# Ratchet Chandelier Stop Loss - ProRealTime



## Rusty99 (27 April 2009)

I have developed a ratchet chandelier stop loss for ProRealTime.
It is developed as an indicator that "hangs" a set multiply of ATR below the recent highest HIGH. 
It includes a Rachet - it adds a small multiple of ATR each day after the Rachet was last reset by the indicator last falling within the range. 
This works on the concept of reducing your risk the longer you hold the stock. 
In the example shown below the initial setting is 1.9 * ATR - after 5 days this reduces to 1.75,  after 10 days to 1.6 and after 20 days 1.3 etc.

It is easy to change the various parameters.

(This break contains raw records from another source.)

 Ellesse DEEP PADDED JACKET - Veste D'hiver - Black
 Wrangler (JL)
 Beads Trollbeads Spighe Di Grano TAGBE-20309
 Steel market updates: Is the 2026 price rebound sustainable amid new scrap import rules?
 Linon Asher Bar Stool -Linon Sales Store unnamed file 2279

The settings shown below are for swing trading

Indicator (as an overlay onthe main chart)

myhigh = highest[3](high) - 1.9*(AverageTrueRange[5](close))
IF (mytot > low) THEN
	myx = 0
ELSE
	myx = myx + 0.03
ENDIF
myextra =  myx[1]*(AverageTrueRange[5](close))
mytot = myhigh +myextra
RETURN mytot

Cheers,

see previous thread 

https://www.aussiestockforums.com/forums/showthread.php?t=11818&highlight=Chandelier+exit


----------



## Wysiwyg (26 November 2009)

Rusty99 said:


> I have developed a ratchet chandelier stop loss for ProRealTime.
> In the example shown below the initial setting is 1.9 * ATR - after 5 days this reduces to 1.75,  after 10 days to 1.6 and after 20 days 1.3 etc.




I like this time ratcheting idea. Could this be added to an ATR trailing stop in Amibroker Formula Language or does anyone know of an existing formula to reduce the ATR multiplier after a set n days? 

Thanks.


----------



## peterbee (29 November 2009)

I'm not familiar with ProRealTime code, but I gather Rusty's code in effect decreases the ATR multiple, ie tightens the stop with time.  It is like a creeping time stop.  Or a parabolic stop.  

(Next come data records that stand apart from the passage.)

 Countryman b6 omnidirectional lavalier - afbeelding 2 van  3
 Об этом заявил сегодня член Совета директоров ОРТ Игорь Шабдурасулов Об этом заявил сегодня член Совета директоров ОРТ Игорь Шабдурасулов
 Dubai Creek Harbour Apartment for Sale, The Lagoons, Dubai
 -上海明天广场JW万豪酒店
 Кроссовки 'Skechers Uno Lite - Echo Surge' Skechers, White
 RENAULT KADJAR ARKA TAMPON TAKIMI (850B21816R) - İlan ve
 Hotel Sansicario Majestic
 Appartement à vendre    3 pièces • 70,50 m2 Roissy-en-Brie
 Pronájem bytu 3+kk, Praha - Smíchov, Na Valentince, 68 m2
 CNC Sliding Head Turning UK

I'm curious about the logic of tightening the stop over time though.  If you are in a trend that's moving in your favour do you want to exit your position sooner?  Maybe it's better to ride the trend for longer -  and not tighten your stop so you can maximise the advantages of following the trend?


----------



## Wysiwyg (29 November 2009)

peterbee said:


> I'm not familiar with ProRealTime code, but I gather Rusty's code in effect decreases the ATR multiple, ie tightens the stop with time.  It is like a creeping time stop.  Or a parabolic stop.
> 
> I'm curious about the logic of tightening the stop over time though.  If you are in a trend that's moving in your favour do you want to exit your position sooner?  Maybe it's better to ride the trend for longer -  and not tighten your stop so you can maximise the advantages of following the trend?




All dependent upon strategy, the traders goals and risk aversion.  If anyone could guarantee a trend will continue up indefinitely then I would not bother with a trailing stop. 
The original posters suggestion is too tight for me and there are endless variables. Say a 5*ATR to 4*ATR to 3*ATR trailer adjusted every 3 months.

Like risk over time? Take wider options. Just a thought.


----------



## Wysiwyg (29 November 2009)

Wysiwyg said:


> All dependent upon strategy, the traders goals and risk aversion.



After losing nearly everything due to no strict stop loss rule (plus other misdemeanors) and giving up tens of thousands in profits over time due to no trailing stops, I have learned my lessons the hard way.


----------



## chubacca (29 December 2009)

Hey Rusty this is a very interesting formula do you mind if i upload it to wisestocktrader site?


----------